Just inside the relics room under some stuff, lots of stuff, found a waffle iron, 1930’s maybe. The female end was rather wowed out, why kamalaaaaa the brainless came to mind, don’t know, but she did.
Was sipping a coffee outside by the lake, well I was trying to, Odin had other ideas such as ” that human, looks like a chew toy to me.
Odin would have a good Marine, he’s got a switch, he’s either on or off. Rather protective to. With my coffee mostly down the front me, I was wondering if Odin likes waffles, because I do. Odin get in the truck, don’t bust my window I’ll it roll it down.

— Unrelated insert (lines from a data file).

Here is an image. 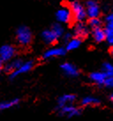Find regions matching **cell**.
<instances>
[{"mask_svg":"<svg viewBox=\"0 0 113 121\" xmlns=\"http://www.w3.org/2000/svg\"><path fill=\"white\" fill-rule=\"evenodd\" d=\"M69 9L73 14V17L74 20L78 21H82L86 19L87 11L85 7L78 1H73L69 4Z\"/></svg>","mask_w":113,"mask_h":121,"instance_id":"cell-1","label":"cell"},{"mask_svg":"<svg viewBox=\"0 0 113 121\" xmlns=\"http://www.w3.org/2000/svg\"><path fill=\"white\" fill-rule=\"evenodd\" d=\"M16 37L18 42L22 45H27L32 41V33L26 26H21L17 29Z\"/></svg>","mask_w":113,"mask_h":121,"instance_id":"cell-2","label":"cell"},{"mask_svg":"<svg viewBox=\"0 0 113 121\" xmlns=\"http://www.w3.org/2000/svg\"><path fill=\"white\" fill-rule=\"evenodd\" d=\"M57 110H58V113L61 116H65L67 118H73V117L79 116L81 113V110L80 108L76 107L73 104L62 108H58Z\"/></svg>","mask_w":113,"mask_h":121,"instance_id":"cell-3","label":"cell"},{"mask_svg":"<svg viewBox=\"0 0 113 121\" xmlns=\"http://www.w3.org/2000/svg\"><path fill=\"white\" fill-rule=\"evenodd\" d=\"M16 50L12 45H3L0 48V58L3 61H9L14 57Z\"/></svg>","mask_w":113,"mask_h":121,"instance_id":"cell-4","label":"cell"},{"mask_svg":"<svg viewBox=\"0 0 113 121\" xmlns=\"http://www.w3.org/2000/svg\"><path fill=\"white\" fill-rule=\"evenodd\" d=\"M86 7H87V15L90 17V19L92 18H97L100 14V8L99 5L97 4V3L95 0H87L86 3Z\"/></svg>","mask_w":113,"mask_h":121,"instance_id":"cell-5","label":"cell"},{"mask_svg":"<svg viewBox=\"0 0 113 121\" xmlns=\"http://www.w3.org/2000/svg\"><path fill=\"white\" fill-rule=\"evenodd\" d=\"M56 15L57 20L59 22H63V23H68L73 19V14L71 13L70 9L67 7H64V8L59 9L56 12Z\"/></svg>","mask_w":113,"mask_h":121,"instance_id":"cell-6","label":"cell"},{"mask_svg":"<svg viewBox=\"0 0 113 121\" xmlns=\"http://www.w3.org/2000/svg\"><path fill=\"white\" fill-rule=\"evenodd\" d=\"M76 100V95L73 94H65L61 95L58 99H57V109L58 108H62L65 106H68V105H72L73 102Z\"/></svg>","mask_w":113,"mask_h":121,"instance_id":"cell-7","label":"cell"},{"mask_svg":"<svg viewBox=\"0 0 113 121\" xmlns=\"http://www.w3.org/2000/svg\"><path fill=\"white\" fill-rule=\"evenodd\" d=\"M34 66V62L33 61H27V62H24L22 65L20 66L19 69H17L15 72H13V73H11V78L14 79V78L20 76L21 74L26 73L27 72H29Z\"/></svg>","mask_w":113,"mask_h":121,"instance_id":"cell-8","label":"cell"},{"mask_svg":"<svg viewBox=\"0 0 113 121\" xmlns=\"http://www.w3.org/2000/svg\"><path fill=\"white\" fill-rule=\"evenodd\" d=\"M65 50L63 48H52V49H50L47 51H45L43 55V57L44 59H49L51 57L63 56L65 55Z\"/></svg>","mask_w":113,"mask_h":121,"instance_id":"cell-9","label":"cell"},{"mask_svg":"<svg viewBox=\"0 0 113 121\" xmlns=\"http://www.w3.org/2000/svg\"><path fill=\"white\" fill-rule=\"evenodd\" d=\"M61 69L63 70L65 73L71 77H76L79 75V70L77 69L75 65H73V64H70V63H64L61 65Z\"/></svg>","mask_w":113,"mask_h":121,"instance_id":"cell-10","label":"cell"},{"mask_svg":"<svg viewBox=\"0 0 113 121\" xmlns=\"http://www.w3.org/2000/svg\"><path fill=\"white\" fill-rule=\"evenodd\" d=\"M42 37L43 41L47 43H54L59 36L52 29H49V30L43 31L42 34Z\"/></svg>","mask_w":113,"mask_h":121,"instance_id":"cell-11","label":"cell"},{"mask_svg":"<svg viewBox=\"0 0 113 121\" xmlns=\"http://www.w3.org/2000/svg\"><path fill=\"white\" fill-rule=\"evenodd\" d=\"M89 78L90 80L95 83H96L98 85H103L107 76L103 73V72H94L92 73H90Z\"/></svg>","mask_w":113,"mask_h":121,"instance_id":"cell-12","label":"cell"},{"mask_svg":"<svg viewBox=\"0 0 113 121\" xmlns=\"http://www.w3.org/2000/svg\"><path fill=\"white\" fill-rule=\"evenodd\" d=\"M74 33L76 35L77 38H85L88 35V29L83 23H79L75 26Z\"/></svg>","mask_w":113,"mask_h":121,"instance_id":"cell-13","label":"cell"},{"mask_svg":"<svg viewBox=\"0 0 113 121\" xmlns=\"http://www.w3.org/2000/svg\"><path fill=\"white\" fill-rule=\"evenodd\" d=\"M24 62L21 59H15V60L10 62L9 64H7L5 66H4V70L6 71L7 73H13V72L19 69V68L22 65Z\"/></svg>","mask_w":113,"mask_h":121,"instance_id":"cell-14","label":"cell"},{"mask_svg":"<svg viewBox=\"0 0 113 121\" xmlns=\"http://www.w3.org/2000/svg\"><path fill=\"white\" fill-rule=\"evenodd\" d=\"M20 103V99L18 98H14L12 100H7V101H3L0 103V111H5V110H9L11 108L15 107Z\"/></svg>","mask_w":113,"mask_h":121,"instance_id":"cell-15","label":"cell"},{"mask_svg":"<svg viewBox=\"0 0 113 121\" xmlns=\"http://www.w3.org/2000/svg\"><path fill=\"white\" fill-rule=\"evenodd\" d=\"M101 102L98 98L94 97V96H85L81 100V104L83 106H98L100 105Z\"/></svg>","mask_w":113,"mask_h":121,"instance_id":"cell-16","label":"cell"},{"mask_svg":"<svg viewBox=\"0 0 113 121\" xmlns=\"http://www.w3.org/2000/svg\"><path fill=\"white\" fill-rule=\"evenodd\" d=\"M92 35H93L95 41L97 43H101L106 39V32H105V30L102 29L101 27L93 29V34Z\"/></svg>","mask_w":113,"mask_h":121,"instance_id":"cell-17","label":"cell"},{"mask_svg":"<svg viewBox=\"0 0 113 121\" xmlns=\"http://www.w3.org/2000/svg\"><path fill=\"white\" fill-rule=\"evenodd\" d=\"M80 38H72L68 43H67L66 45V50L67 51H73L80 45Z\"/></svg>","mask_w":113,"mask_h":121,"instance_id":"cell-18","label":"cell"},{"mask_svg":"<svg viewBox=\"0 0 113 121\" xmlns=\"http://www.w3.org/2000/svg\"><path fill=\"white\" fill-rule=\"evenodd\" d=\"M103 73L107 77H113V65L110 63H104L103 65Z\"/></svg>","mask_w":113,"mask_h":121,"instance_id":"cell-19","label":"cell"},{"mask_svg":"<svg viewBox=\"0 0 113 121\" xmlns=\"http://www.w3.org/2000/svg\"><path fill=\"white\" fill-rule=\"evenodd\" d=\"M88 24L89 26L93 29H96V28H99L101 27V20L98 19V18H92L88 20Z\"/></svg>","mask_w":113,"mask_h":121,"instance_id":"cell-20","label":"cell"},{"mask_svg":"<svg viewBox=\"0 0 113 121\" xmlns=\"http://www.w3.org/2000/svg\"><path fill=\"white\" fill-rule=\"evenodd\" d=\"M52 30L56 33L58 36H61L62 35H63V33H64V28H63V27L60 25V24H58V23H56V24H54L53 25V27H52V28H51Z\"/></svg>","mask_w":113,"mask_h":121,"instance_id":"cell-21","label":"cell"},{"mask_svg":"<svg viewBox=\"0 0 113 121\" xmlns=\"http://www.w3.org/2000/svg\"><path fill=\"white\" fill-rule=\"evenodd\" d=\"M104 86L107 87H113V77H107L105 81H104Z\"/></svg>","mask_w":113,"mask_h":121,"instance_id":"cell-22","label":"cell"},{"mask_svg":"<svg viewBox=\"0 0 113 121\" xmlns=\"http://www.w3.org/2000/svg\"><path fill=\"white\" fill-rule=\"evenodd\" d=\"M105 32H106V31H105ZM106 39H107V41L109 42V43L113 45V33L106 32Z\"/></svg>","mask_w":113,"mask_h":121,"instance_id":"cell-23","label":"cell"},{"mask_svg":"<svg viewBox=\"0 0 113 121\" xmlns=\"http://www.w3.org/2000/svg\"><path fill=\"white\" fill-rule=\"evenodd\" d=\"M105 31H106V32H109V33H113V22L107 23Z\"/></svg>","mask_w":113,"mask_h":121,"instance_id":"cell-24","label":"cell"},{"mask_svg":"<svg viewBox=\"0 0 113 121\" xmlns=\"http://www.w3.org/2000/svg\"><path fill=\"white\" fill-rule=\"evenodd\" d=\"M106 21L107 23H110V22H113V13H110L106 17Z\"/></svg>","mask_w":113,"mask_h":121,"instance_id":"cell-25","label":"cell"},{"mask_svg":"<svg viewBox=\"0 0 113 121\" xmlns=\"http://www.w3.org/2000/svg\"><path fill=\"white\" fill-rule=\"evenodd\" d=\"M64 37H65V40L68 41V42H69V41H70L71 39H72V35H71L70 33H67V34H65Z\"/></svg>","mask_w":113,"mask_h":121,"instance_id":"cell-26","label":"cell"},{"mask_svg":"<svg viewBox=\"0 0 113 121\" xmlns=\"http://www.w3.org/2000/svg\"><path fill=\"white\" fill-rule=\"evenodd\" d=\"M3 69H4V61L0 58V73L3 71Z\"/></svg>","mask_w":113,"mask_h":121,"instance_id":"cell-27","label":"cell"},{"mask_svg":"<svg viewBox=\"0 0 113 121\" xmlns=\"http://www.w3.org/2000/svg\"><path fill=\"white\" fill-rule=\"evenodd\" d=\"M109 98H110V101L113 102V93H112V94H110V97H109Z\"/></svg>","mask_w":113,"mask_h":121,"instance_id":"cell-28","label":"cell"},{"mask_svg":"<svg viewBox=\"0 0 113 121\" xmlns=\"http://www.w3.org/2000/svg\"><path fill=\"white\" fill-rule=\"evenodd\" d=\"M110 54H111V55L113 56V47L110 50Z\"/></svg>","mask_w":113,"mask_h":121,"instance_id":"cell-29","label":"cell"}]
</instances>
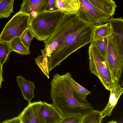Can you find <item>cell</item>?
Instances as JSON below:
<instances>
[{"instance_id":"44dd1931","label":"cell","mask_w":123,"mask_h":123,"mask_svg":"<svg viewBox=\"0 0 123 123\" xmlns=\"http://www.w3.org/2000/svg\"><path fill=\"white\" fill-rule=\"evenodd\" d=\"M12 52L9 42L0 41V62L2 66Z\"/></svg>"},{"instance_id":"30bf717a","label":"cell","mask_w":123,"mask_h":123,"mask_svg":"<svg viewBox=\"0 0 123 123\" xmlns=\"http://www.w3.org/2000/svg\"><path fill=\"white\" fill-rule=\"evenodd\" d=\"M48 0H23L19 12L34 17L45 11Z\"/></svg>"},{"instance_id":"5b68a950","label":"cell","mask_w":123,"mask_h":123,"mask_svg":"<svg viewBox=\"0 0 123 123\" xmlns=\"http://www.w3.org/2000/svg\"><path fill=\"white\" fill-rule=\"evenodd\" d=\"M88 52L91 73L99 78L106 89L110 91L113 81L106 60L93 44H91L89 46Z\"/></svg>"},{"instance_id":"e0dca14e","label":"cell","mask_w":123,"mask_h":123,"mask_svg":"<svg viewBox=\"0 0 123 123\" xmlns=\"http://www.w3.org/2000/svg\"><path fill=\"white\" fill-rule=\"evenodd\" d=\"M9 42L12 51H15L19 54L25 55L30 53L29 48H27L23 44L20 36L15 37Z\"/></svg>"},{"instance_id":"3957f363","label":"cell","mask_w":123,"mask_h":123,"mask_svg":"<svg viewBox=\"0 0 123 123\" xmlns=\"http://www.w3.org/2000/svg\"><path fill=\"white\" fill-rule=\"evenodd\" d=\"M64 14L58 10L44 11L30 18L28 28L37 39L45 40L53 33Z\"/></svg>"},{"instance_id":"ac0fdd59","label":"cell","mask_w":123,"mask_h":123,"mask_svg":"<svg viewBox=\"0 0 123 123\" xmlns=\"http://www.w3.org/2000/svg\"><path fill=\"white\" fill-rule=\"evenodd\" d=\"M14 0H0V19L7 18L14 12L13 11Z\"/></svg>"},{"instance_id":"2e32d148","label":"cell","mask_w":123,"mask_h":123,"mask_svg":"<svg viewBox=\"0 0 123 123\" xmlns=\"http://www.w3.org/2000/svg\"><path fill=\"white\" fill-rule=\"evenodd\" d=\"M112 33L111 27L109 24L107 22L103 25L95 28L93 31L92 40L108 37Z\"/></svg>"},{"instance_id":"9a60e30c","label":"cell","mask_w":123,"mask_h":123,"mask_svg":"<svg viewBox=\"0 0 123 123\" xmlns=\"http://www.w3.org/2000/svg\"><path fill=\"white\" fill-rule=\"evenodd\" d=\"M70 82L72 89L76 96L81 100L86 102L87 96L91 92L77 82L72 77Z\"/></svg>"},{"instance_id":"d6986e66","label":"cell","mask_w":123,"mask_h":123,"mask_svg":"<svg viewBox=\"0 0 123 123\" xmlns=\"http://www.w3.org/2000/svg\"><path fill=\"white\" fill-rule=\"evenodd\" d=\"M101 111L94 109L82 116L81 123H100L103 118Z\"/></svg>"},{"instance_id":"7402d4cb","label":"cell","mask_w":123,"mask_h":123,"mask_svg":"<svg viewBox=\"0 0 123 123\" xmlns=\"http://www.w3.org/2000/svg\"><path fill=\"white\" fill-rule=\"evenodd\" d=\"M21 41L24 45L29 48L31 41L34 37L33 33L28 27L22 33L20 36Z\"/></svg>"},{"instance_id":"8fae6325","label":"cell","mask_w":123,"mask_h":123,"mask_svg":"<svg viewBox=\"0 0 123 123\" xmlns=\"http://www.w3.org/2000/svg\"><path fill=\"white\" fill-rule=\"evenodd\" d=\"M41 114L43 123H58L63 116L53 104L43 102Z\"/></svg>"},{"instance_id":"4fadbf2b","label":"cell","mask_w":123,"mask_h":123,"mask_svg":"<svg viewBox=\"0 0 123 123\" xmlns=\"http://www.w3.org/2000/svg\"><path fill=\"white\" fill-rule=\"evenodd\" d=\"M95 6L109 14L111 17L114 14L117 6L113 0H88Z\"/></svg>"},{"instance_id":"83f0119b","label":"cell","mask_w":123,"mask_h":123,"mask_svg":"<svg viewBox=\"0 0 123 123\" xmlns=\"http://www.w3.org/2000/svg\"><path fill=\"white\" fill-rule=\"evenodd\" d=\"M109 123H117V122H116V121H111L109 122Z\"/></svg>"},{"instance_id":"9c48e42d","label":"cell","mask_w":123,"mask_h":123,"mask_svg":"<svg viewBox=\"0 0 123 123\" xmlns=\"http://www.w3.org/2000/svg\"><path fill=\"white\" fill-rule=\"evenodd\" d=\"M110 91V94L109 102L101 111L103 118L106 116L111 115L112 110L116 106L119 99L123 92V88L120 85L119 81L114 80Z\"/></svg>"},{"instance_id":"ffe728a7","label":"cell","mask_w":123,"mask_h":123,"mask_svg":"<svg viewBox=\"0 0 123 123\" xmlns=\"http://www.w3.org/2000/svg\"><path fill=\"white\" fill-rule=\"evenodd\" d=\"M108 37L94 40H92L91 44L95 45L101 55L106 60V59Z\"/></svg>"},{"instance_id":"484cf974","label":"cell","mask_w":123,"mask_h":123,"mask_svg":"<svg viewBox=\"0 0 123 123\" xmlns=\"http://www.w3.org/2000/svg\"><path fill=\"white\" fill-rule=\"evenodd\" d=\"M2 66L0 62V88L1 87L2 82L4 81L2 75Z\"/></svg>"},{"instance_id":"cb8c5ba5","label":"cell","mask_w":123,"mask_h":123,"mask_svg":"<svg viewBox=\"0 0 123 123\" xmlns=\"http://www.w3.org/2000/svg\"><path fill=\"white\" fill-rule=\"evenodd\" d=\"M56 4V0H48L45 11H51L57 10Z\"/></svg>"},{"instance_id":"7a4b0ae2","label":"cell","mask_w":123,"mask_h":123,"mask_svg":"<svg viewBox=\"0 0 123 123\" xmlns=\"http://www.w3.org/2000/svg\"><path fill=\"white\" fill-rule=\"evenodd\" d=\"M71 74L54 75L50 82V91L53 105L63 116L70 114L82 116L93 110L91 104L78 98L73 91L70 83Z\"/></svg>"},{"instance_id":"52a82bcc","label":"cell","mask_w":123,"mask_h":123,"mask_svg":"<svg viewBox=\"0 0 123 123\" xmlns=\"http://www.w3.org/2000/svg\"><path fill=\"white\" fill-rule=\"evenodd\" d=\"M30 18L29 15L19 11L16 13L5 25L0 35V41L10 42L20 36L28 27Z\"/></svg>"},{"instance_id":"ba28073f","label":"cell","mask_w":123,"mask_h":123,"mask_svg":"<svg viewBox=\"0 0 123 123\" xmlns=\"http://www.w3.org/2000/svg\"><path fill=\"white\" fill-rule=\"evenodd\" d=\"M42 103L40 101L29 104L18 116L21 123H43L40 112Z\"/></svg>"},{"instance_id":"d4e9b609","label":"cell","mask_w":123,"mask_h":123,"mask_svg":"<svg viewBox=\"0 0 123 123\" xmlns=\"http://www.w3.org/2000/svg\"><path fill=\"white\" fill-rule=\"evenodd\" d=\"M3 123H21V122L19 118V117L18 116L17 117L14 118L10 120H7Z\"/></svg>"},{"instance_id":"277c9868","label":"cell","mask_w":123,"mask_h":123,"mask_svg":"<svg viewBox=\"0 0 123 123\" xmlns=\"http://www.w3.org/2000/svg\"><path fill=\"white\" fill-rule=\"evenodd\" d=\"M108 39L106 61L113 81H119L123 67V36L112 33Z\"/></svg>"},{"instance_id":"8992f818","label":"cell","mask_w":123,"mask_h":123,"mask_svg":"<svg viewBox=\"0 0 123 123\" xmlns=\"http://www.w3.org/2000/svg\"><path fill=\"white\" fill-rule=\"evenodd\" d=\"M79 9L75 12L82 20L95 27L104 24L110 20V15L93 5L88 0H79Z\"/></svg>"},{"instance_id":"5bb4252c","label":"cell","mask_w":123,"mask_h":123,"mask_svg":"<svg viewBox=\"0 0 123 123\" xmlns=\"http://www.w3.org/2000/svg\"><path fill=\"white\" fill-rule=\"evenodd\" d=\"M56 7L64 14L75 13L79 8L71 0H56Z\"/></svg>"},{"instance_id":"6da1fadb","label":"cell","mask_w":123,"mask_h":123,"mask_svg":"<svg viewBox=\"0 0 123 123\" xmlns=\"http://www.w3.org/2000/svg\"><path fill=\"white\" fill-rule=\"evenodd\" d=\"M95 27L75 13L64 14L51 36L43 41L45 47L36 62L48 78L49 73L73 53L91 43Z\"/></svg>"},{"instance_id":"603a6c76","label":"cell","mask_w":123,"mask_h":123,"mask_svg":"<svg viewBox=\"0 0 123 123\" xmlns=\"http://www.w3.org/2000/svg\"><path fill=\"white\" fill-rule=\"evenodd\" d=\"M82 117L80 115H69L63 116L58 123H81Z\"/></svg>"},{"instance_id":"7c38bea8","label":"cell","mask_w":123,"mask_h":123,"mask_svg":"<svg viewBox=\"0 0 123 123\" xmlns=\"http://www.w3.org/2000/svg\"><path fill=\"white\" fill-rule=\"evenodd\" d=\"M16 78L17 83L21 91L23 96L28 104L30 103L34 96V84L31 81L27 80L20 75L17 76Z\"/></svg>"},{"instance_id":"4316f807","label":"cell","mask_w":123,"mask_h":123,"mask_svg":"<svg viewBox=\"0 0 123 123\" xmlns=\"http://www.w3.org/2000/svg\"><path fill=\"white\" fill-rule=\"evenodd\" d=\"M77 5L79 8L80 7V3L79 0H71Z\"/></svg>"}]
</instances>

For a waffle iron of it’s age, best find a second store, there’s one down the road that way, which is no small jaunt. It’s then the Flashback happened not my fault mind you. Me and the Dan-knee were redoing some flor standing Avent speakers, needed some cross-overs. Went to Radio junk, found the place butthole to bellybutton, strangers mind you, packed in there like sardines. Dan-knee let’s go. Took a few days but I found the solution, called Dan-knee, let’s go the Radio Junk. Dan-knee was first to suffer my solution, not long after over the loudspeaker of that mall, ” please evacuate the stores, someone lit a stinkbpmb”. No, not even close. Being rather decent at chemistry, if you ever want elbow room while shopping, this is what ya do. Get 8 sandy cookies, cheaper the better, wash them down with a V-8 cocktail, wait for 2 hours, give the emzines in your belly time to do thier thing, change those ingredients into the most obnoxious gas any human body can produce, the isle you wish to traverse will be smooth sailing for your shopping pleasure. Toldja, I like chemistry :). Having a Odin works just as well. Some Woman turned the corner and say ” Eh!, does the dog bite?”. I looked at her, he ain’t bite me!, Stood there with the ole hands on hips look, as if that’s somme of sign of displeasure.
Long story short, Odin does like waffles with syrup, after 15, he was wanting more
,Odin, these last 6 are for me, you’re SOL.